WRITTEN PROBLEM: Change every instance of "measurable" to "straight-line" in the material below and reproduce it with nothing else altered. Leave the pictures out of your output.

RECORDS FOR THIS TASK:
━━━━━━━━━━━━━━━━

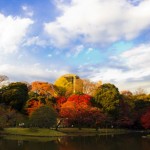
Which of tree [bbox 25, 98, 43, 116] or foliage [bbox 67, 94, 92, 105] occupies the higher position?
foliage [bbox 67, 94, 92, 105]

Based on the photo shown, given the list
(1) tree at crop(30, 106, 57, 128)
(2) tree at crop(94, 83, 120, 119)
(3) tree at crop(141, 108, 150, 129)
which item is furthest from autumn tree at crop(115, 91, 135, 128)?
(1) tree at crop(30, 106, 57, 128)

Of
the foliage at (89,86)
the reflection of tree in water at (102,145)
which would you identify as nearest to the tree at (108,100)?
the foliage at (89,86)

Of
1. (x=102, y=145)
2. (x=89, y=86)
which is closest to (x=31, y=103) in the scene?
(x=102, y=145)

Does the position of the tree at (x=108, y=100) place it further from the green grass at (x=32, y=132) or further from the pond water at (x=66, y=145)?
the pond water at (x=66, y=145)

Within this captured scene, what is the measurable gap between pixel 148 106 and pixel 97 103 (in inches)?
595

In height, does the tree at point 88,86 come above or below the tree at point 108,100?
above

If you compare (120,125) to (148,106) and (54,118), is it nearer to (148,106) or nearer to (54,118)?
(148,106)

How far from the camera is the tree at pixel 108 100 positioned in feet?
230

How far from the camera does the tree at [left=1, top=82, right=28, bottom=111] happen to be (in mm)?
65250

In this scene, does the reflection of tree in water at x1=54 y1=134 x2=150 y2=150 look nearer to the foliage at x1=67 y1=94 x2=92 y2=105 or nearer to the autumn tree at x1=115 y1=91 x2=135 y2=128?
the foliage at x1=67 y1=94 x2=92 y2=105

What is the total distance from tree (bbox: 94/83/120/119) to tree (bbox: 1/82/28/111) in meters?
17.3

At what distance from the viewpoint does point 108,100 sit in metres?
70.7

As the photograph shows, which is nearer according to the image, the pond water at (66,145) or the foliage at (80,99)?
the pond water at (66,145)

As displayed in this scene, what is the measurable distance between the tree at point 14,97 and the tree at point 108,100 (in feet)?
56.9
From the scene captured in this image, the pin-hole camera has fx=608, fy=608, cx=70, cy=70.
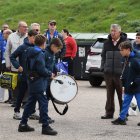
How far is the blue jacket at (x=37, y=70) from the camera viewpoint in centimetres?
1003

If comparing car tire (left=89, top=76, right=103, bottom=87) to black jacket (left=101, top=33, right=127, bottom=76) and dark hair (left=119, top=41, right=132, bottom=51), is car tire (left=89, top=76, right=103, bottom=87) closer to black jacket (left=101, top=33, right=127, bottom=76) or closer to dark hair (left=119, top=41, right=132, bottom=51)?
black jacket (left=101, top=33, right=127, bottom=76)

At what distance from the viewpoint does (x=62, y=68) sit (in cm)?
1275

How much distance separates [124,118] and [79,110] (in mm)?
2208

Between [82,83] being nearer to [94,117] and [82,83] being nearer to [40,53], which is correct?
[94,117]

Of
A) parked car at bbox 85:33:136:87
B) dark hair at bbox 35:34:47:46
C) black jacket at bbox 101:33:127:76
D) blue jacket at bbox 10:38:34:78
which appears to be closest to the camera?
dark hair at bbox 35:34:47:46

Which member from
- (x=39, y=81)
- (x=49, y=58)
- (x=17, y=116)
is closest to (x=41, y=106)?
(x=39, y=81)

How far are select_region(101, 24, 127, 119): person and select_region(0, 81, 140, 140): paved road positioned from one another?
16.9 inches

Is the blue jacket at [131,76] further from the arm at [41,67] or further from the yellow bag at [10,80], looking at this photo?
the yellow bag at [10,80]

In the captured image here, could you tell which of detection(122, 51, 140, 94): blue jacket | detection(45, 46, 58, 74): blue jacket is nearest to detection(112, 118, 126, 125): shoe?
detection(122, 51, 140, 94): blue jacket

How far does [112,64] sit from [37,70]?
2.43m

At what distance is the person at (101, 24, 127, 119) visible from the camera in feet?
39.5

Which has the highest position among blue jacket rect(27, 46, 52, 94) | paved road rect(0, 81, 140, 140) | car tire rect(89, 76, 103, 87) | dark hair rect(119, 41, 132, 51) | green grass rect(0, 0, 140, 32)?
green grass rect(0, 0, 140, 32)

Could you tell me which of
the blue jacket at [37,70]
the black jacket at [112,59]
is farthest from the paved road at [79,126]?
the black jacket at [112,59]

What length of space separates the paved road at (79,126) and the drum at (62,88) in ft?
1.58
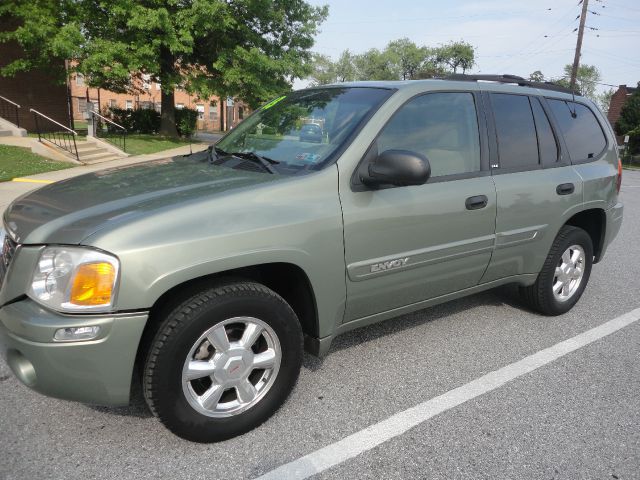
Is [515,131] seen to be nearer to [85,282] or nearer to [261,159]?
[261,159]

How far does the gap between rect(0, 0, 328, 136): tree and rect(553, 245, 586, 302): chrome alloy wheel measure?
17271 millimetres

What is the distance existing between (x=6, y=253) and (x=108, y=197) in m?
0.52

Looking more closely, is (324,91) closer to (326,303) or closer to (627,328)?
(326,303)

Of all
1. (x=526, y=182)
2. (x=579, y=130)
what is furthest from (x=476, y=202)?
(x=579, y=130)

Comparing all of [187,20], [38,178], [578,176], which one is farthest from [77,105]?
[578,176]

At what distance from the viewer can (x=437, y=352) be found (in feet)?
11.4

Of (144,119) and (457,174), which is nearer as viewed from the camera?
(457,174)

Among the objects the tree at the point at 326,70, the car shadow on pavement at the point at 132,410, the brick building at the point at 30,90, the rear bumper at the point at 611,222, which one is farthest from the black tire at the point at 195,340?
the tree at the point at 326,70

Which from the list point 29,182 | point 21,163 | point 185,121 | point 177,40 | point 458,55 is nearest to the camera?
point 29,182

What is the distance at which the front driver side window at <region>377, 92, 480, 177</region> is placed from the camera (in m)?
2.94

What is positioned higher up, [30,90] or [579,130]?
[30,90]

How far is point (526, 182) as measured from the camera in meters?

━━━━━━━━━━━━━━━━

TASK ANSWER:
Which of tree [bbox 25, 98, 43, 116] or foliage [bbox 67, 94, 92, 105] occupies the higher position?
foliage [bbox 67, 94, 92, 105]

Based on the photo shown, given the list
(1) tree at crop(30, 106, 57, 128)
(2) tree at crop(94, 83, 120, 119)
(3) tree at crop(141, 108, 150, 129)
which item is furthest from autumn tree at crop(115, 91, 135, 128)?
(1) tree at crop(30, 106, 57, 128)

Of
the foliage at (89,86)
the reflection of tree in water at (102,145)
which would you identify as nearest to the tree at (108,100)?
the foliage at (89,86)

Of
1. (x=102, y=145)
2. (x=89, y=86)
which is closest to (x=31, y=103) in the scene?
(x=102, y=145)

Does the position of the tree at (x=108, y=100) place it further from the green grass at (x=32, y=132) or further from the pond water at (x=66, y=145)?
the pond water at (x=66, y=145)

Within this captured scene, what is the straight-line gap between pixel 148 106 and pixel 97 103 (in inches)?
595

In height, does the tree at point 88,86 come above or below the tree at point 108,100?
above

If you compare (120,125) to (148,106) and (54,118), is it nearer to (148,106) or nearer to (54,118)?
(148,106)

How far from the camera is the tree at pixel 108 100 positioned in feet?
230

How far from the camera does the tree at [left=1, top=82, right=28, bottom=111] happen to be (in mm)?
65250

In this scene, does the reflection of tree in water at x1=54 y1=134 x2=150 y2=150 look nearer to the foliage at x1=67 y1=94 x2=92 y2=105 or nearer to the autumn tree at x1=115 y1=91 x2=135 y2=128?
the foliage at x1=67 y1=94 x2=92 y2=105

What is the total distance from tree (bbox: 94/83/120/119) to tree (bbox: 1/82/28/111) in meters?
17.3

At what distance from the viewpoint does point 108,100 sit in metres?
70.7

As the photograph shows, which is nearer according to the image, the pond water at (66,145) or the foliage at (80,99)?
the pond water at (66,145)

As displayed in this scene, what is the straight-line distance between the tree at point 14,97 and the tree at point 108,100 (in feet)?
56.9
From the scene captured in this image, the pin-hole camera has fx=608, fy=608, cx=70, cy=70.
How far is the blue jacket at (x=37, y=70) from the camera viewpoint in centimetres?
1003

If comparing car tire (left=89, top=76, right=103, bottom=87) to black jacket (left=101, top=33, right=127, bottom=76) and dark hair (left=119, top=41, right=132, bottom=51), is car tire (left=89, top=76, right=103, bottom=87) closer to black jacket (left=101, top=33, right=127, bottom=76) or closer to dark hair (left=119, top=41, right=132, bottom=51)?
black jacket (left=101, top=33, right=127, bottom=76)

At what distance from the viewpoint does (x=62, y=68) sit (in cm)?
1275

How much distance separates [124,118] and [79,110] (in mm)?
2208

Between [82,83] being nearer to [94,117] and [82,83] being nearer to [40,53], which is correct?
[94,117]

Of
A) parked car at bbox 85:33:136:87
B) dark hair at bbox 35:34:47:46
C) black jacket at bbox 101:33:127:76
D) blue jacket at bbox 10:38:34:78
which appears to be closest to the camera?
dark hair at bbox 35:34:47:46

Which member from
- (x=39, y=81)
- (x=49, y=58)
- (x=17, y=116)
is closest to (x=41, y=106)?
(x=39, y=81)

How far are select_region(101, 24, 127, 119): person and select_region(0, 81, 140, 140): paved road positioned from one another?
16.9 inches

Is the blue jacket at [131,76] further from the arm at [41,67] or further from the yellow bag at [10,80], looking at this photo?
the yellow bag at [10,80]

In the captured image here, could you tell which of detection(122, 51, 140, 94): blue jacket | detection(45, 46, 58, 74): blue jacket is nearest to detection(112, 118, 126, 125): shoe?
detection(122, 51, 140, 94): blue jacket

How far does [112,64] sit from [37,70]?
2.43m

At what distance is the person at (101, 24, 127, 119) visible from the camera in feet?
39.5

Which has the highest position among blue jacket rect(27, 46, 52, 94) | paved road rect(0, 81, 140, 140) | car tire rect(89, 76, 103, 87) | dark hair rect(119, 41, 132, 51) | green grass rect(0, 0, 140, 32)?
green grass rect(0, 0, 140, 32)

Could you tell me which of
the blue jacket at [37,70]
the black jacket at [112,59]
is farthest from the paved road at [79,126]?
the black jacket at [112,59]

What length of space separates the paved road at (79,126) and the drum at (62,88) in ft?
1.58
Is [515,131] seen to be nearer to [85,282] or nearer to [261,159]?
[261,159]

How far does the gap between rect(0, 0, 328, 136): tree and rect(553, 245, 586, 302): chrome alloy wheel measure?
17271 millimetres

What is the distance existing between (x=6, y=253) and (x=108, y=197) in m?
0.52

Looking more closely, is (324,91) closer to (326,303) or closer to (627,328)?
(326,303)

Of all
1. (x=526, y=182)
2. (x=579, y=130)
what is furthest from (x=476, y=202)?
(x=579, y=130)

Comparing all of [187,20], [38,178], [578,176], which one is farthest from [77,105]?
[578,176]

At what distance from the viewer can (x=437, y=352) be found (in feet)?
11.4

Of (144,119) and (457,174), which is nearer as viewed from the camera?
(457,174)

Among the objects the tree at the point at 326,70, the car shadow on pavement at the point at 132,410, the brick building at the point at 30,90, the rear bumper at the point at 611,222, which one is farthest from the black tire at the point at 195,340?
the tree at the point at 326,70

Which from the list point 29,182 | point 21,163 | point 185,121 | point 177,40 | point 458,55 is nearest to the camera?
point 29,182

What is the distance at which the front driver side window at <region>377, 92, 480, 177</region> is placed from the camera (in m)?
2.94

What is positioned higher up, [30,90] or [579,130]?
[30,90]

How far is point (526, 182) as measured from the camera in meters?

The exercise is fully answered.